Shayanna Jenkins is not in an enviable position.
Jenkins, Aaron Hernandez's 25-year-old fianceé and the mother of his daughter, is expected to be called to the witness stand Friday in his trial for the murder of Odin Lloyd. In February, she was granted immunity from criminal charges in exchange for testifying against him. If she takes the stand and refuses to speak, she'll be charged with contempt of court. However, prosecutors hope she will flip and testify against Hernandez, the father of her 2-year-old daughter, Avielle.
In this murder trial — the first of two that Hernandez faces this year — Jenkins plays a central role.
The victim, Odin Lloyd, was the boyfriend of Shayanna's sister, Shaneah. Hernandez and Lloyd were introduced by the sisters, though Shaneah has testified that the men were little more than cordial acquaintances. Shayanna is positioned to choose between potentially betraying her sister or her fianceé, with whom she has a child.
If she testifies against Hernandez, and tells the jury that he is guilty, he will have little left in his defense.

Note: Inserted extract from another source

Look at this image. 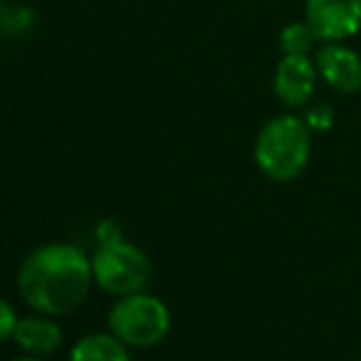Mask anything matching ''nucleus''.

If she does not, she will be held in contempt of court and jailed until the end of the trial, which would leave her child with both parents in jail. And if she does not testify against him and Hernandez is found not guilty, he still faces another trial for a 2012 double homicide, along with multiple charges of owning firearms without a permit. Also, jurors could still find Hernandez guilty on forensic evidence if she does not choose to testify.
Jenkins has had a lot of scenarios to consider. If her attorney has advised her to take the risk of contempt, it's possible she's doubtful of the prosecutor's case against Hernandez.
Before the trial, the Bristol County sheriff said he would not allow Hernandez and Jenkins to marry. Even so, Massachusetts state law only awards spousal privilege for incidents that occurred after the date of marriage, not before.
Prosecutors have spent two months building their case against Hernandez, and he's caught few, if any breaks, with evidence against him. Experts have testified that a shoe print that was found near Odin Lloyd's body match a pair of Air Jordans Hernandez was seen wearing the night of the homicide. A bullet casing found in the rental car Hernandez was driving the night of the homicide was recovered and matched to the other casings found at the scene. Surveillance video from Hernandez's own home shows him walking around carrying a Glock the morning of Lloyd's murder. Despite the arsenal of circumstantial evidence, prosecutors have yet to establish a potential motive, and the murder weapon was never recovered.
Shayanna Jenkins could clear those loose ends up. Testimony so far has insinuated that she threw away the murder weapon — a Glock .45 — at Hernandez's direction. Shayanna's sister, Shaneah, and the Hernandez family housekeeper have both testified to seeing Shayanna leave the house with a large black trash bag with a box-shaped object in it the day after Lloyd's murder. Shayanna borrowed her sister's car, and told her she was going to the bank to get cash to pay the housekeeper, who later testified that she was paid with a check. Both witnesses have described Shayanna as being "anxious" that day.
Attorneys for both sides have been arguing this week over whether or not to admit transcripts of phone conversations Hernandez made from prison, which are not privileged. He had multiple conversations about creating trust funds for the children of his terminally ill cousin, Tanya Singleton, who has been charged with accessory to murder and sentenced to home confinement for contempt of court. Prosecutors hope Jenkins will tell them Hernandez was paying off potential witnesses against him, but defense attorneys will make the claim that he was trying to support the children of a dying woman.
Shayanna has not appeared in court for three weeks, but reports from the courtroom say she is present Friday, and wearing her engagement ring.
Lindsey Adler is a sports reporter for BuzzFeed News and is based in New York.